Antes eu pensava que nunca tivera um pai. Mas depois meus amigos me explicaram que isso não era possível; que quem nasce é porque antes seu pai se deitou com sua mãe. Acontece que não conheci meu pai. Ou seja, mal ele se deitou com minha mãe, foi embora.

Minha mãe sim, eu conheci, mas não muito. Como ela tinha que trabalhar , todos os dias me levava para uma casa que se chamava creche, e ali eu ficava até que ela voltasse prá me pegar. O chato é que a coitada chegava muito cansada de tanto trabalhar, e, quando dizia que vinha pra pegar seu filho, perguntavam: “Qual é?” E ela respondia: “Não sei, um desses.” E entregavam a criança que estivesse mais à mão. E, claro, nem sempre era a mesma criança.

O que significa que o mais certo é que eu não seja eu.

Um dia minha mãe não passou prá me pegar.

E nos outros dias também não.

(…)

Genial o senso de humor de Bolaños que usa o Chaves para fazer a criançada (e também os adultos) refletirem sobre as desigualdades sociais. O “Diário de Chaves” é bem mais irônico que o programa de TV, cheio de denúncias sociais, mas ainda carregado de ingenuidade (afinal, o diário é escrito pelo próprio Chaves) e uma boa dose de ternura. Recomendo!!! (abaixo a capa do livro lançado nas bancas).

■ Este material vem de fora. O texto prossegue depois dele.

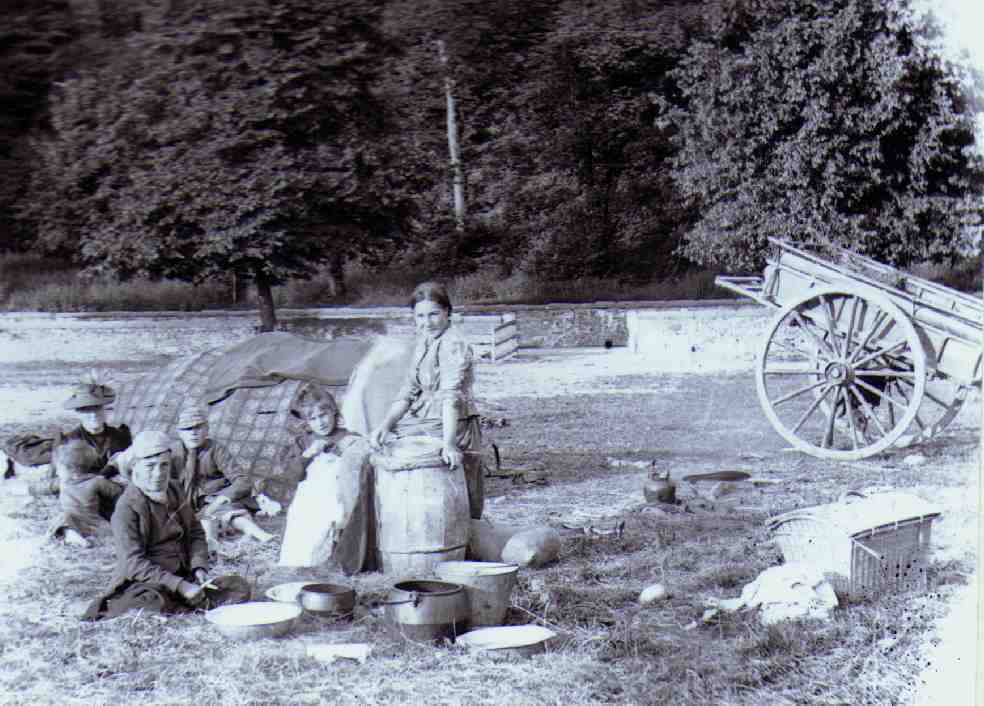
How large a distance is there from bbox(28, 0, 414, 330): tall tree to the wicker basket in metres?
2.19

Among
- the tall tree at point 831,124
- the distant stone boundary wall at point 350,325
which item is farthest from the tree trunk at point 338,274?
the tall tree at point 831,124

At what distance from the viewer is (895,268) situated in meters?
5.62

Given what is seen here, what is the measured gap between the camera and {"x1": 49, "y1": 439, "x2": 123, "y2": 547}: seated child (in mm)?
5211

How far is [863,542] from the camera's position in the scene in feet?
15.0

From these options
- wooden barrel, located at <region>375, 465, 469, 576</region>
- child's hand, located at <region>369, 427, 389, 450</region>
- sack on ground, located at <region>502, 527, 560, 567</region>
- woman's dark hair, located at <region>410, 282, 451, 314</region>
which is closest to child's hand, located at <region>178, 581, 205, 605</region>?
wooden barrel, located at <region>375, 465, 469, 576</region>

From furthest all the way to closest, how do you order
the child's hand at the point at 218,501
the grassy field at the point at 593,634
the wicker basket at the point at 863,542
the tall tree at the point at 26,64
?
the child's hand at the point at 218,501, the tall tree at the point at 26,64, the wicker basket at the point at 863,542, the grassy field at the point at 593,634

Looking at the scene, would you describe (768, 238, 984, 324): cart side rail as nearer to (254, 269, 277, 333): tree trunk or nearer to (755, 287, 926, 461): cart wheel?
(755, 287, 926, 461): cart wheel

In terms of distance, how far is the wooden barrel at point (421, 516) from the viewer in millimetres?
4617

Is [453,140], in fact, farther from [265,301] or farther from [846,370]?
[846,370]

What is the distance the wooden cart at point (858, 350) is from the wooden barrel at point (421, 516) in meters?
1.75

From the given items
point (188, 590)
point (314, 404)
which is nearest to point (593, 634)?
point (188, 590)

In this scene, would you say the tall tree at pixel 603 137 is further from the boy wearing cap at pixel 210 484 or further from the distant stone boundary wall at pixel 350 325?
the boy wearing cap at pixel 210 484

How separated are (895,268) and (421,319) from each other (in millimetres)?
2266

2 Respostas para “Diário do Chaves”

  1. outra passagem hilária do livro:

    (…)
    Aí começou a guerra da Revolução. Mas não contra Dom Porfírio, e sim contra todos; porque todos queriam ser presidentes.
    O único que não queria ser presidente era Emiliano Zapata. O que ele queria era que todo mundo fosse camponês.
    O chato é que os ricos fazendeiros preferiam ser ricos fazendeiros a ser camponeses; e como não entravam em acordo, os camponeses começaram a matar os ricos fazendeiros e os ricos fazendeiros começaram a matar os camponeses. E, conclusão, a terra não foi ocupada nem pelos camponeses nem pelos ricos fazendeiros, e sim pelos mortos que tiveram de enterrar; porque nessa época mataram tanta gente que a média era de um para um, ou seja, um morto por pessoa.
    (…)

    Genial!!!!

  2. Somente ontem tive a oportunidade de ler o livro e confesso que fiquei um pouco melancólico.

    Para mim, o Chaves do livro da a impressão que mesmo otimista no fundo ele percebe que não tem esperanças de um futuro e a parte sobre o destino do Jaiminho o carteiro me partiu o coração.

    Recomendo para os adultos a quem ainda falta um pouco de inocência.